It’s remarkable the Greek tragedy has had no influence on the gold price in recent weeks. We’ve heard repeatedly Europe and Greece could not reach a deal for an extended bailout, are financial markets suffering from Euroscrisis fatigue?
Team Dijsselbloem-Juncker states they stretched all they could and offered the Greek government a reasonable deal that would require more reforms the Hellenic Republic, but team Varoufakis-Tsiparas will not agree with the proposed reforms. On Thursday June 25 another final meeting ended with no success, while Greece had a payment of €1.6 billion to the IMF coming up on June 30, negotiations were pushed to Saturday June 27. Dangerous territory, a bank holiday usually kicks of in the weekend when financial markets are closed.
Again, on Saturday June 27 no agreement could be reached, crowds started to appear at ATMs in Greece. The Greek government closed the banks, only allowing people to withdrawal €60 a day, and organized a referendum (held on Sunday July 5) to let the Greek people decide if the latest offer from their creditors should be accepted, yes or no.
On June 30 Greece defaulted by not paying the IMF €1.6 billion, followed by a media war between team Varoufakis-Tsiparas and Europe in which both sides are accusing each other of spreading false rumors on the current state of affairs; shaking the fundamentals of the great European project.
Concurrently the Chinese stock market fell into an abyss, from a peak on June 12 down 29 % on July 3, nearly ¥15 trillion yuan (over $2 trillion dollars) was moved out of the Shanghai Composite Index. Yet, recent financial turmoil has not moved the gold price. Not in dollars (or renminbi, as the renminbi is pegged to the US dollar):
Not in euros:
This smells like market rigging. Surely, the last thing the authorities need at this moment is gold on the move. Various media and bullion dealers reported demand for physical gold in Europe is strong. Walter Hell-Höflinger, owner of a gold shop in Austria, stated: “The critical thinkers have lost faith in politicians, their currencies and in the media. The price of gold is actually artificial.”

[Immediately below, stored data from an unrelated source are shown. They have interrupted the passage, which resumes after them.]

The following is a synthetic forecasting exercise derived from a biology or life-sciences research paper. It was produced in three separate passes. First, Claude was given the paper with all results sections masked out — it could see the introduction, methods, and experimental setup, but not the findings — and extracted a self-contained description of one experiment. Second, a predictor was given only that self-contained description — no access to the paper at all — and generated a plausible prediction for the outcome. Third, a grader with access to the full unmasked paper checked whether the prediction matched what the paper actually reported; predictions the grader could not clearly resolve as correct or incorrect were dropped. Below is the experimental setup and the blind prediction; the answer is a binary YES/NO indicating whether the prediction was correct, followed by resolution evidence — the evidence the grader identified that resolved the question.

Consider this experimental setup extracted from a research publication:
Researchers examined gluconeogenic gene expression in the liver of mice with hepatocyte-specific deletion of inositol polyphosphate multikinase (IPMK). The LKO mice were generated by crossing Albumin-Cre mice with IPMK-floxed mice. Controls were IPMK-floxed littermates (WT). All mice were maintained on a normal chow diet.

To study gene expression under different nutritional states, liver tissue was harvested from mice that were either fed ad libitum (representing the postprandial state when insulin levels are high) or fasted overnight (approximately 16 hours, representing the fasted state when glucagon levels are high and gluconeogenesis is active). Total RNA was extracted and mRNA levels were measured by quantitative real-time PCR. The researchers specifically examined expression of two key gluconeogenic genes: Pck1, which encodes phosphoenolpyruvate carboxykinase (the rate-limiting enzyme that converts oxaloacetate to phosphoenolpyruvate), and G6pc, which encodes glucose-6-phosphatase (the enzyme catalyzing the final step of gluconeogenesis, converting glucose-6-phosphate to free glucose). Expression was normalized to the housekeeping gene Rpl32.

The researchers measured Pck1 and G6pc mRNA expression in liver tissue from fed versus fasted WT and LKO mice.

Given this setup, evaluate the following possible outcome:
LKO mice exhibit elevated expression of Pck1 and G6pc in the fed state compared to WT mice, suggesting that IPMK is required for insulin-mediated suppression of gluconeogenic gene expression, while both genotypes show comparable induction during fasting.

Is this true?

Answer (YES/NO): YES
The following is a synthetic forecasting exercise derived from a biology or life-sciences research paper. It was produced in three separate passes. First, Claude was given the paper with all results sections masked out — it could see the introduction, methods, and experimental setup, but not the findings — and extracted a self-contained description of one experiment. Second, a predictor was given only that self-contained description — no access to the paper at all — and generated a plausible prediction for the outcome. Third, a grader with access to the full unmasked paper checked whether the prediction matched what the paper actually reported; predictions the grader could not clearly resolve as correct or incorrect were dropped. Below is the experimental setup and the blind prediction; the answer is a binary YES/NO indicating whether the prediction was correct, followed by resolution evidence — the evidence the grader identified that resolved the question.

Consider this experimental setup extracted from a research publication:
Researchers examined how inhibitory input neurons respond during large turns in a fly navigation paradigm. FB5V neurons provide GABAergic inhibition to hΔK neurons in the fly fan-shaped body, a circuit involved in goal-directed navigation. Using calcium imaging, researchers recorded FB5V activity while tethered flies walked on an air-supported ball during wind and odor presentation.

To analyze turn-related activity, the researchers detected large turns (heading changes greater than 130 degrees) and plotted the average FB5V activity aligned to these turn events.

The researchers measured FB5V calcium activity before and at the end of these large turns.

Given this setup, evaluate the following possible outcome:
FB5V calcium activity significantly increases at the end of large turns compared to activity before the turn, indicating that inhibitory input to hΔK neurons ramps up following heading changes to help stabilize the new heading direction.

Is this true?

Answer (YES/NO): NO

I’ve asked Torgny Persson, CEO of BullionStar.com in Singapore, and CEO of LibertySilver.se and LibertySilver.ee in Europe, about the recent sales dynamics at his bullion shops. This is what he told me:
– Precious metals demand in the last week leading up to the Greek referendum has been about 150 % higher than normal both in terms of order quantity and order volume. This is true for Bullionstar.com as well as for LibertySilver.se and Libertysilver.ee
– Based on my conversations with the western world’s leading refineries and precious metals wholesalers, they have experienced similar increases in the last week.
– There’s however no shortage of gold or silver at this point although bottlenecks in minting capacity may soon lead to prolonged delivery times if the demand is kept up.
During week 25 (June 22 – 26) gold withdrawn from the vaults of the Shanghai Gold Exchange (SGE) accounted for 46 tonnes. Year to date 1,162 tonnes have been withdrawn.
Withdrawals have been strong in recent weeks, however, at this point it’s not sure if SGE withdrawals equal Chinese wholesale demand. We’ll find out if more trade data is released.
In short, for the first time ever a developed country has defaulted on an IMF loan, the future of the euro is at stake (kindly note The Netherlands and Germany have backup currencies ready, that’s partially the reason they repatriate gold), the stock market of the world’s second largest economy declined by nearly 30 % in less than three weeks, but the gold price doesn’t move.
Rigging markets can be very effective, short-term. Remember ABN-AMRO wrote in June last year “gold’s safe haven status should be revised”, because the gold price was moving sideways since 2013. Some analysts and investors forget about thousands of years of history and go with the trend. No matter how you look at it, gold is in a bear market, but will it remain there?
Tomorrow the Greeks will vote and the European struggle continues. In fear of a financial meltdown China has desperately ordered fund managers to invest $19 billion of their own money into stocks, it suspended IPOs and launched a market-stabilization fund. Let’ see what happens.